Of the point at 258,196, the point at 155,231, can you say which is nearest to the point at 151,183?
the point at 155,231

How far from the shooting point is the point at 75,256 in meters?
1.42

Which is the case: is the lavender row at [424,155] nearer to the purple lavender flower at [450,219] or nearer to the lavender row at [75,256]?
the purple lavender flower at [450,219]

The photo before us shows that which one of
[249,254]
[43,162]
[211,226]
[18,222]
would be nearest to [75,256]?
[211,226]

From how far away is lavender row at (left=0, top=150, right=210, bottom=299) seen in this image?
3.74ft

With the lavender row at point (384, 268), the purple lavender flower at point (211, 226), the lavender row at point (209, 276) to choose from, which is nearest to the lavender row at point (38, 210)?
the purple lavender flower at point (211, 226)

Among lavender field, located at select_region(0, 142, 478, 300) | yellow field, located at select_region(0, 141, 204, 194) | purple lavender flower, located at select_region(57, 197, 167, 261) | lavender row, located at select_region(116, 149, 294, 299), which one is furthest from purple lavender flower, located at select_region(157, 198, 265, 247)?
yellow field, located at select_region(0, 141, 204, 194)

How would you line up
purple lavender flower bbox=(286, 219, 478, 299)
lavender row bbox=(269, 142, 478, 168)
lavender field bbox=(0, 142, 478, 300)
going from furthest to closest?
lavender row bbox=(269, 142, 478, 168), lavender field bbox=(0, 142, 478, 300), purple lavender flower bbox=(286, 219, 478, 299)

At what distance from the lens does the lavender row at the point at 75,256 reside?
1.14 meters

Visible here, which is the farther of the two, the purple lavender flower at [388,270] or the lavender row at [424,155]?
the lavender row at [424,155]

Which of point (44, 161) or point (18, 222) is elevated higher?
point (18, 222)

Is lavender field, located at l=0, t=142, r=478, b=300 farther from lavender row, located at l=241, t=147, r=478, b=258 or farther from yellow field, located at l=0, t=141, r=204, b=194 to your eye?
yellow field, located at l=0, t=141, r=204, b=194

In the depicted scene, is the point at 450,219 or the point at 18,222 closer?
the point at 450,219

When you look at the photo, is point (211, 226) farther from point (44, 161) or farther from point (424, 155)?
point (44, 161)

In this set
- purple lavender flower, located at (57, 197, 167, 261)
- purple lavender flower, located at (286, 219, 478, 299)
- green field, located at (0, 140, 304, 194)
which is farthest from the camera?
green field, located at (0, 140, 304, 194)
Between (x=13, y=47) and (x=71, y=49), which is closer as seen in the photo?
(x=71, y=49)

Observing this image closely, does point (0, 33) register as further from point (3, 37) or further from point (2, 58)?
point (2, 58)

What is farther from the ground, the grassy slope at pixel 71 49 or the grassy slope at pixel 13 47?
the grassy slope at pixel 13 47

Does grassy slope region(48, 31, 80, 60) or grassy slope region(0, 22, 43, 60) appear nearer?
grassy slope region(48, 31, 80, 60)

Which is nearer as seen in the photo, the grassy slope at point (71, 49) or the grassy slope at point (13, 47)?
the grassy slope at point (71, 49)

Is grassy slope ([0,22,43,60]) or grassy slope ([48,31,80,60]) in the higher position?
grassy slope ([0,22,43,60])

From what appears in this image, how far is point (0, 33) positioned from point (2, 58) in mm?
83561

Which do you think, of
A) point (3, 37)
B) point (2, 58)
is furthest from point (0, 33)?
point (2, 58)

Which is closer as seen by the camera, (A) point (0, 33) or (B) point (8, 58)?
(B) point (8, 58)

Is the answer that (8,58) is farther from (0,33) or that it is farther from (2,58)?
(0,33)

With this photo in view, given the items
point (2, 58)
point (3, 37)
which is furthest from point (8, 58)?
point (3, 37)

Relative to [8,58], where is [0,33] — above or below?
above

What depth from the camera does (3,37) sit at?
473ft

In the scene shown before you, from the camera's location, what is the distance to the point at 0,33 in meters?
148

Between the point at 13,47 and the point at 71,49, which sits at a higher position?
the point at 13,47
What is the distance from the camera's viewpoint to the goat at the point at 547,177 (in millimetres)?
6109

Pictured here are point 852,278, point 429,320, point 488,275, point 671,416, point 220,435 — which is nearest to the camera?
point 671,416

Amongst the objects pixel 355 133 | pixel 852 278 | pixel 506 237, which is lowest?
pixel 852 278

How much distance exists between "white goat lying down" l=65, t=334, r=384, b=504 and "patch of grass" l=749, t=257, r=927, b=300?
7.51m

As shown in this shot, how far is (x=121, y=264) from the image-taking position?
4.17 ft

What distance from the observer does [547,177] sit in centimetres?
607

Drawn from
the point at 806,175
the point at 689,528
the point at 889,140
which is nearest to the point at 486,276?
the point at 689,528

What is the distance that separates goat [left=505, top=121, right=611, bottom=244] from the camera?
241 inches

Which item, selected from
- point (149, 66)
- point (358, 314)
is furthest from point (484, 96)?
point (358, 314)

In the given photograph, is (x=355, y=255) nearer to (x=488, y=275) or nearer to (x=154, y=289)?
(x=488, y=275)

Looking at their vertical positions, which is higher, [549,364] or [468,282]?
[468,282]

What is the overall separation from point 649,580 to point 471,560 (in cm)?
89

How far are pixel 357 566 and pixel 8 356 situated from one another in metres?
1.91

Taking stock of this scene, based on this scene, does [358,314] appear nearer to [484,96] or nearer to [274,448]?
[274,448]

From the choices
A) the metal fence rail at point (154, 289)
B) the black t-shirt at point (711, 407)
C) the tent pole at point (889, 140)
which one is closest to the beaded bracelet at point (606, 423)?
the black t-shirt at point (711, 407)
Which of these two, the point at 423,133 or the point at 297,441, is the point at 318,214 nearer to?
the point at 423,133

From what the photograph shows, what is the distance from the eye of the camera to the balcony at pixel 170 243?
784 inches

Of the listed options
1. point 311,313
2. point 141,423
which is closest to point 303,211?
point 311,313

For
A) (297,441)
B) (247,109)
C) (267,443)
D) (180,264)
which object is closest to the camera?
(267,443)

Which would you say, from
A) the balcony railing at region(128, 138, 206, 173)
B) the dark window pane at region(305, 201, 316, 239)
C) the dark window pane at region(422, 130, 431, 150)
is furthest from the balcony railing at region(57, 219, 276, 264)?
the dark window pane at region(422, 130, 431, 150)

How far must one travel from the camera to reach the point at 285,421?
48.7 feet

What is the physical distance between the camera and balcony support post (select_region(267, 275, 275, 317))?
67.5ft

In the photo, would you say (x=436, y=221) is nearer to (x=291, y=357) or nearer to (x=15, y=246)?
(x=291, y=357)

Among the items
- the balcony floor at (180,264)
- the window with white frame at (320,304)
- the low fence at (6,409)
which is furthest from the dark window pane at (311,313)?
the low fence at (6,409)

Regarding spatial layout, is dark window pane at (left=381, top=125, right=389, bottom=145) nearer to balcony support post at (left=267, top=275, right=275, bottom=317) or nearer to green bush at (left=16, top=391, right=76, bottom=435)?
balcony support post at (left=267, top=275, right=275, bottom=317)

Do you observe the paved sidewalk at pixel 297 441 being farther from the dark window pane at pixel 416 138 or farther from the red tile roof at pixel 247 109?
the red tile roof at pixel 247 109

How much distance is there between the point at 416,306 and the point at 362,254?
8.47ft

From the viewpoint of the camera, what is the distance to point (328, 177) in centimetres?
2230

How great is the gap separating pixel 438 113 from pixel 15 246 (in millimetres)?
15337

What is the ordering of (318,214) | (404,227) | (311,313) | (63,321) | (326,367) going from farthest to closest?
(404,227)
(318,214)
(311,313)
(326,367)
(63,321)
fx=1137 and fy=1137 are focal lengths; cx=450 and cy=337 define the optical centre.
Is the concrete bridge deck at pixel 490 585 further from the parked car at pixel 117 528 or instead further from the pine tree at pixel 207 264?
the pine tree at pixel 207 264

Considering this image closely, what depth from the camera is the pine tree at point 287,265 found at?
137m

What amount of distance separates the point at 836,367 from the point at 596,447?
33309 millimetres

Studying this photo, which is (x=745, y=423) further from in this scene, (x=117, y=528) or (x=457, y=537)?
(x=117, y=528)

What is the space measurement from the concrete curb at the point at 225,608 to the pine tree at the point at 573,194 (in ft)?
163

* _Exercise directions_
From the "Considering this image" line to the close of the listing, restate each line word for word.

* _Complete response_
Considering this image closely, what depth from the camera is the pine tree at point 287,265 found at?
137m

What amount of distance separates the point at 836,367 from the point at 596,447?
33309 millimetres

Studying this photo, which is (x=745, y=423) further from in this scene, (x=117, y=528) or (x=457, y=537)?
(x=117, y=528)

What is the space measurement from the concrete curb at the point at 225,608 to the pine tree at the point at 573,194 (in ft)?
163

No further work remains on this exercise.